Bollette arretrate del Piano Case: salgono i ricorsi al giudice di pace

Cresce il numero di cittadini che si oppongono alla richiesta del Comune per le spese degli alloggi L’amministrazione va avanti: gli assegnatari devono saldare le utenze del periodo 2010-2014
L'AQUILA. Fioccano i ricorsi davanti al giudice di pace di cittadini che contestano la richiesta del Comune di pagare bollette per consumi – relativi agli alloggi del Piano Case – che risalgono a più di 10 anni fa. Il Comune di recente si è costituito nel procedimento davanti al giudice di pace da parte di utenti che hanno presentato «ricorso in opposizione alle cartelle di pagamento» emesse dall’ente pubblico «per il recupero delle somme afferenti agli oneri per utenze gas riscaldamento e acqua calda sanitaria per l’occupazione di alloggi per il periodo 2010-2014». Secondo l’avvocatura comunale «i ricorrenti deducono, inopinatamente, oltre alla intervenuta prescrizione del credito comunale anche la inesistenza o indeterminatezza del credito vantato dal Comune. Al fine di attuare la necessaria attività difensiva a tutela del corretto operato dell’amministrazione», si legge nella delibera, «si autorizza il sindaco ad assumere la rappresentanza del Comune in ogni fase, stato e grado dei giudizi».

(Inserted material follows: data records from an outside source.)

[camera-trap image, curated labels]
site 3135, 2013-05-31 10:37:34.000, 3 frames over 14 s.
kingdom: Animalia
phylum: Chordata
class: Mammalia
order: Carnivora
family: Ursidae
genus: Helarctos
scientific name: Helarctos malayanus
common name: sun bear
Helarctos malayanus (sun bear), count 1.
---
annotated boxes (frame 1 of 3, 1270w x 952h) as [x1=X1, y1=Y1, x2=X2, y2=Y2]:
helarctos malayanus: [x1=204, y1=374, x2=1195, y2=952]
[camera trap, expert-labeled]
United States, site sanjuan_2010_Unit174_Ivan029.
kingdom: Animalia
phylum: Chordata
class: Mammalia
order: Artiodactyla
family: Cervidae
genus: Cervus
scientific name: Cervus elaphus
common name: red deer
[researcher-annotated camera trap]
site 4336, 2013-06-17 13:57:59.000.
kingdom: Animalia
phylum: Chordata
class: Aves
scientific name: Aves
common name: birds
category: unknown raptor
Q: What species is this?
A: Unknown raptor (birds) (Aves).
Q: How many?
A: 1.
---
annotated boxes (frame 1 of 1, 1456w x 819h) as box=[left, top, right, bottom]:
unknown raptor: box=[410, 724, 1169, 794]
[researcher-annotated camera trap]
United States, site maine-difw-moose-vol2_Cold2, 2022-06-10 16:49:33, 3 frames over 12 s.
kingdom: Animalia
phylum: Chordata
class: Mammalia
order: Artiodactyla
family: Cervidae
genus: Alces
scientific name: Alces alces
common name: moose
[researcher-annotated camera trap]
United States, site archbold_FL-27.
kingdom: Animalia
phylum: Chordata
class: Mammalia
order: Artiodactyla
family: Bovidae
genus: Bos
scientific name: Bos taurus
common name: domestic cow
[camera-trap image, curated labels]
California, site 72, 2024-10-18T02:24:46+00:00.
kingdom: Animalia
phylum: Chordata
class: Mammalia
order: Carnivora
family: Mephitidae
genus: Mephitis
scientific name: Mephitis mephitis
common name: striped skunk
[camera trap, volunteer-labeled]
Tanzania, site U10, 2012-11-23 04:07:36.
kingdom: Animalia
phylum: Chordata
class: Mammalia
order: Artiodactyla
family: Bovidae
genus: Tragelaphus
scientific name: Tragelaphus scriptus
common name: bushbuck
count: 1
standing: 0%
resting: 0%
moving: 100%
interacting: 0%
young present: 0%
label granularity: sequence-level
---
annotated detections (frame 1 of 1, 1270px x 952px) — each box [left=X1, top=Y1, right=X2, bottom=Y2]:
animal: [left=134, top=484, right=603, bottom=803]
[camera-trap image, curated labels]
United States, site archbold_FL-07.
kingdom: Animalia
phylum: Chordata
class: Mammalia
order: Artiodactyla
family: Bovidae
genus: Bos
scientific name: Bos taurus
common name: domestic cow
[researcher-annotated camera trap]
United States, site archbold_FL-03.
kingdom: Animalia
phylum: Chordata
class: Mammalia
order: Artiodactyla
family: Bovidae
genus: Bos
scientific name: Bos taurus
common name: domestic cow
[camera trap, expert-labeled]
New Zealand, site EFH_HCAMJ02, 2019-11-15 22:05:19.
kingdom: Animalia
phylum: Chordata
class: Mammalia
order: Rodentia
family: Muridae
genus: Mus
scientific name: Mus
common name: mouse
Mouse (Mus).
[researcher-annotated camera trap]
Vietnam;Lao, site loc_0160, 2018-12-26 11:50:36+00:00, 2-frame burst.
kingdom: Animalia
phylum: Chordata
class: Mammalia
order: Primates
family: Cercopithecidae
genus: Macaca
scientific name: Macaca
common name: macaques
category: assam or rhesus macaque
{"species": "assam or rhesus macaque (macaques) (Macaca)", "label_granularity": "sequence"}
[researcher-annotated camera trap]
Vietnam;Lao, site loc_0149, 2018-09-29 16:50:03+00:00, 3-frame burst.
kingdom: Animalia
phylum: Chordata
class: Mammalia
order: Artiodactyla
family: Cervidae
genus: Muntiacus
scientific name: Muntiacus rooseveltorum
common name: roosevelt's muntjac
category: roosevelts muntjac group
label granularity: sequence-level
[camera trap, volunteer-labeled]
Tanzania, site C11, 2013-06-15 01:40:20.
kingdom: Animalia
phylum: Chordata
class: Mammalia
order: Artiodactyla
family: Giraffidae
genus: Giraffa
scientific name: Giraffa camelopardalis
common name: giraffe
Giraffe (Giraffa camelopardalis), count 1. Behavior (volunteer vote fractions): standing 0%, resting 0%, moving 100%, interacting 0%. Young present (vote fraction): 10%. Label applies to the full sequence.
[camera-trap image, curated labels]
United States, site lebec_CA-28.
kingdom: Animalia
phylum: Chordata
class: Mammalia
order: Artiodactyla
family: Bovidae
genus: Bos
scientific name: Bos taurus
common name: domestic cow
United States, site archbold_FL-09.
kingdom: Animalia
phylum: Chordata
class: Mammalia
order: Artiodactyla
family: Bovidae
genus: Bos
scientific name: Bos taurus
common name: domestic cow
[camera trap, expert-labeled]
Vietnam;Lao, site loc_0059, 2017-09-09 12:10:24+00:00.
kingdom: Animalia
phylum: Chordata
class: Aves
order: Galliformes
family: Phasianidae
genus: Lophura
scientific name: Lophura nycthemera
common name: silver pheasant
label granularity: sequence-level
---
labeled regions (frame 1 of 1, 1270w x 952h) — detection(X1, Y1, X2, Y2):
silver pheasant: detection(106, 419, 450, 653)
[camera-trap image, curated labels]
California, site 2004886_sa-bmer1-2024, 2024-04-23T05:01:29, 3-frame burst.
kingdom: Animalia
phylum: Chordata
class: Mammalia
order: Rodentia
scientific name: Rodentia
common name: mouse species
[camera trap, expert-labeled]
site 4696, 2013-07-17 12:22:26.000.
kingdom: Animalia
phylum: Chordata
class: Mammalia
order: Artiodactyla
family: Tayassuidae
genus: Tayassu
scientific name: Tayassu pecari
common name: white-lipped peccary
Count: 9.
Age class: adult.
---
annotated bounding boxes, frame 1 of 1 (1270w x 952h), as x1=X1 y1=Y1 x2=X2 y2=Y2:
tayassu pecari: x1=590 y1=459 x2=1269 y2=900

Ma il Comune, nonostante i ricorsi, va avanti per la sua strada. Sarà l’Agenzia delle entrate-riscossione, incaricata da una determina di giunta, a riscuotere coattivamente le utenze mai saldate del periodo 2010-2014 per un ammontare complessivo (per ora) di 612mila euro (573mila euro di utenze e quasi 36mila euro di interessi, oltre ai 3.108 euro di spese di notifica).
«Tutti gli assegnatari di alloggi del Progetto Case e dei Moduli abitativi provvisori (Map) sono tenuti al pagamento del canone concessorio stabilito dai Comuni e a sostenere le spese per la manutenzione ordinaria degli stessi e delle parti comuni», si leggeva in una determina di qualche settimana fa. «Per la gestione della complessa situazione emergenziale delineatasi a seguito degli eventi sismici, per l’edilizia residenziale pubblica, Progetto Case e Map, i Comuni ripartiscono i consumi rilevati per ogni edificio, anche per il riscaldamento e la produzione di acqua calda sanitaria, secondo le superfici lorde coperte degli alloggi», continuava l’atto comunale che ripercorreva la vicenda dei canoni di compartecipazione (istituiti nel 2011) e sostituiti, nel 2015, dal nuovo canone concessorio, composto da canone di locazione e canone di compartecipazione per le spese condominiali. «I decreti del sindaco di assegnazione degli alloggi, sottoscritti per accettazione dagli assegnatari», ricordava la determina, «unitamente a tutte le altre clausole e prescrizioni, pongono in maniera chiara a carico dei medesimi le voci di spesa e costi».